Wednesday, 30 April 2008

Avoid second tier consumer company

I like China consumer stock. Names like Hongguo, China Hongxing and Synear food are inside my portfolio. The emerging middle class and progressive increase in country wealth would increase the consumer spending power. These companies are good buy for long term, as they capitalize on their strong brand name to capture the market.

At the same time, I would avoid investing in second tier consumer stock. How do I classify them into second tier? I remember I read some analyst reports previously regarding company produces the intermediate goods for consumption. Analyst would claim there is a growing demand and bright industry outlook, hence a good buy. Sometime when you tell a story, you tend to emphasize more on the bright side. When time is gloomy, people tend to focus on the downside more.

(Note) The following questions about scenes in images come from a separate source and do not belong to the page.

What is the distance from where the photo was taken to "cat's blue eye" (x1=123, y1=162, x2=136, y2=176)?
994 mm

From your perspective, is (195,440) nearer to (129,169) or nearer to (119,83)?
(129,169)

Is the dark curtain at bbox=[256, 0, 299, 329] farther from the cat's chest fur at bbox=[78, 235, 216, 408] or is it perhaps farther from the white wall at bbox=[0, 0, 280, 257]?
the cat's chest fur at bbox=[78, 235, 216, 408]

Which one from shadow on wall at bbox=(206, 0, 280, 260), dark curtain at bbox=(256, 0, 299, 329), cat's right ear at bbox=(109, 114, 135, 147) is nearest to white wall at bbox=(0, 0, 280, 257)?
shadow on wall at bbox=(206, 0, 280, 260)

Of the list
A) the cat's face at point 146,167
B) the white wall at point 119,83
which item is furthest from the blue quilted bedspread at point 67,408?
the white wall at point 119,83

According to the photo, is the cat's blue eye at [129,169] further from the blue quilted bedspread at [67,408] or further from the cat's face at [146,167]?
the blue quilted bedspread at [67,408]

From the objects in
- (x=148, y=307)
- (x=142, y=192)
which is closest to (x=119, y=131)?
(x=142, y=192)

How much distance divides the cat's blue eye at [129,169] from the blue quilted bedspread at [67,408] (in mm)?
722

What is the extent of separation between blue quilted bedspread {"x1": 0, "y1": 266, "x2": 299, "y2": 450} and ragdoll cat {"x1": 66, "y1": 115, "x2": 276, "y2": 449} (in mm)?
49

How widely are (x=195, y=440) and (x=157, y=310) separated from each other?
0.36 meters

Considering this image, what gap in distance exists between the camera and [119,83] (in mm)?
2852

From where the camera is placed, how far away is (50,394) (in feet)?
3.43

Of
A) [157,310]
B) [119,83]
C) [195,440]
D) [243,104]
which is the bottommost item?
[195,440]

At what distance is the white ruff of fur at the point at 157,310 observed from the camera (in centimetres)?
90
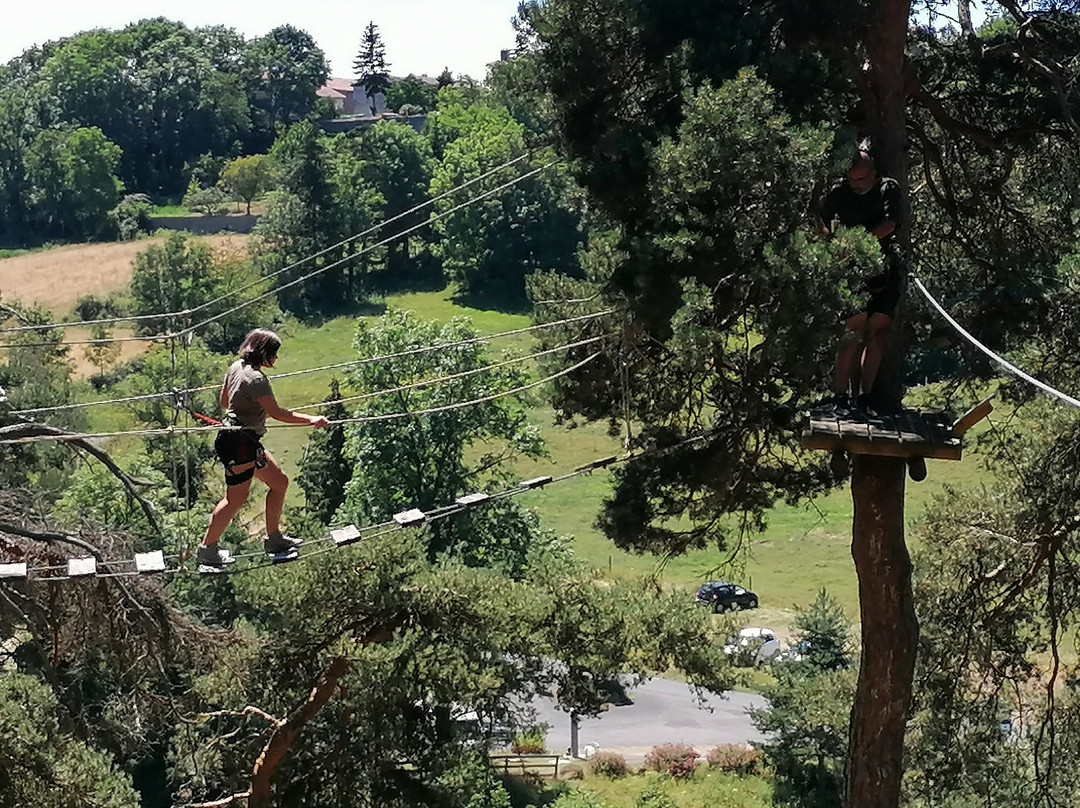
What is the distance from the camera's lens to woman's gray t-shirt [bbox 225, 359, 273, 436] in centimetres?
775

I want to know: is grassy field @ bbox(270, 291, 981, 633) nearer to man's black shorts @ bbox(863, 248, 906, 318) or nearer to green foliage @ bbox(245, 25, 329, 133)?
man's black shorts @ bbox(863, 248, 906, 318)

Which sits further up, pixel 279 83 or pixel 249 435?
pixel 279 83

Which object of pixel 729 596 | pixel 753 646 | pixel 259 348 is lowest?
pixel 729 596

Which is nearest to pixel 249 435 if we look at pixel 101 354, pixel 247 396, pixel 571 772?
pixel 247 396

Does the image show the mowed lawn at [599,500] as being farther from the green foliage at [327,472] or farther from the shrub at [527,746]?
the green foliage at [327,472]

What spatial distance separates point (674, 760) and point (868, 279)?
18.5m

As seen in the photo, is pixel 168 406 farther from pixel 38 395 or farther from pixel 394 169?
pixel 394 169

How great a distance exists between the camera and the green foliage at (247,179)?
8762 cm

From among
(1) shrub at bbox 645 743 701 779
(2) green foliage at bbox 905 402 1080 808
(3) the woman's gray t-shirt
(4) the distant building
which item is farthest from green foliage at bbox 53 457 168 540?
(4) the distant building

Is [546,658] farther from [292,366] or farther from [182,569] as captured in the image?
[292,366]

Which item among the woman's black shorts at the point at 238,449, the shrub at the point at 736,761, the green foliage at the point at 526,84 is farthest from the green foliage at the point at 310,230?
the woman's black shorts at the point at 238,449

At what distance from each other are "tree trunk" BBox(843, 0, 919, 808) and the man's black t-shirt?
0.55 metres

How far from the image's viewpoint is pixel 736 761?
84.0ft

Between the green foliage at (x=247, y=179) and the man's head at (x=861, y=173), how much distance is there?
3199 inches
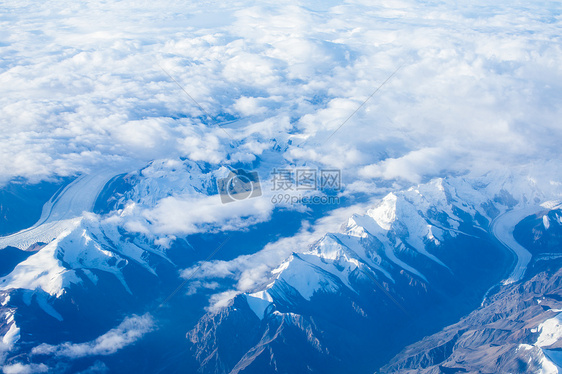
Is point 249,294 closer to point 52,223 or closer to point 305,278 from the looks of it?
point 305,278

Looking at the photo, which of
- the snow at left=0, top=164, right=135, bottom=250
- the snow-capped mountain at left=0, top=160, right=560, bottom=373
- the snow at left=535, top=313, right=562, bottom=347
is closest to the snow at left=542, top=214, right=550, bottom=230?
the snow-capped mountain at left=0, top=160, right=560, bottom=373

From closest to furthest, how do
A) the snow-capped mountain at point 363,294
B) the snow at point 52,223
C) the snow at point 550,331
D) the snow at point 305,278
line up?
the snow at point 550,331 → the snow-capped mountain at point 363,294 → the snow at point 305,278 → the snow at point 52,223

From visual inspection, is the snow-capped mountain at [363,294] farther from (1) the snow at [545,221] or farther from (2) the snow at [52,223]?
(2) the snow at [52,223]

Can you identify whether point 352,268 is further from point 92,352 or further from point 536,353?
point 92,352

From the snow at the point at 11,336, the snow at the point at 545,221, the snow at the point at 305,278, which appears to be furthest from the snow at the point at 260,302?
the snow at the point at 545,221

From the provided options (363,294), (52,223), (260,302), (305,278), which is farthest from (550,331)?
(52,223)

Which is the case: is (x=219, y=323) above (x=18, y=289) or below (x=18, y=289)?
below

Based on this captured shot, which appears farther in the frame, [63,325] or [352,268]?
[352,268]

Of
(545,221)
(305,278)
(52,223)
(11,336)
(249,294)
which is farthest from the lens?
(545,221)

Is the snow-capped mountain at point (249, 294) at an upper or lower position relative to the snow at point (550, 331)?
lower

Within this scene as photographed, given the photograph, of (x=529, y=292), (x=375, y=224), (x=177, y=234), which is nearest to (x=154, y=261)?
(x=177, y=234)

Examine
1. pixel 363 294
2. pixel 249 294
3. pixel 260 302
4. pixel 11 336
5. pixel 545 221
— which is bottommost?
pixel 363 294
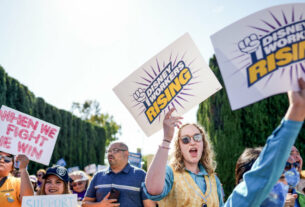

As the demand soar, indeed they are getting good business, but don’t forget the supply side! For intermediate producer, you source the raw material and make into intermediate product. This good is sold to the end manufacturer which piece them together to produce the final good. The commodity bull cycle is squeezing the margin for these players. Very often, in the middle of value chain, there is a limit on how much you can pass on the cost. If you are really big player, you pass on all the cost increase, then your margin won’t be affected. What if you are not that strong?

For the first tier or end consumer company, I would think the situation is much more manageable. That is because you own the brand. If you are a big industry player, most of the time you can squeeze your supplier to lower the cost. If your brand is strong, you can pass on the cost to end consumer. There are also other ways of passing the cost on, like decrease the weight a little and repackaging. Of course, I sound too simplistic in these arguments. But I really think that they have better bargaining power. Go to the local supermarket to do a comparison. Price of same goods from different brand might vary a lot. However, the more expensive brand does not go out of business!

Companies like China Sun, Luzhou, Celestial didn’t have a good year because of the dramatic cost increase. Celestial does have its own strong brand, but it also has industry soy bean processing. The fiber player like China Sky and Fiberchem did amazing well to defray the oil price increase. Soft packaging companies also had a tough time because of the oil.

However, every company’s situation is different. It doesn’t mean by stereotyping the company, it is not worth the investment. We have to analyse the company on case by case basis to understand the growth driver and business prospect, in order to arrive at a conclusion.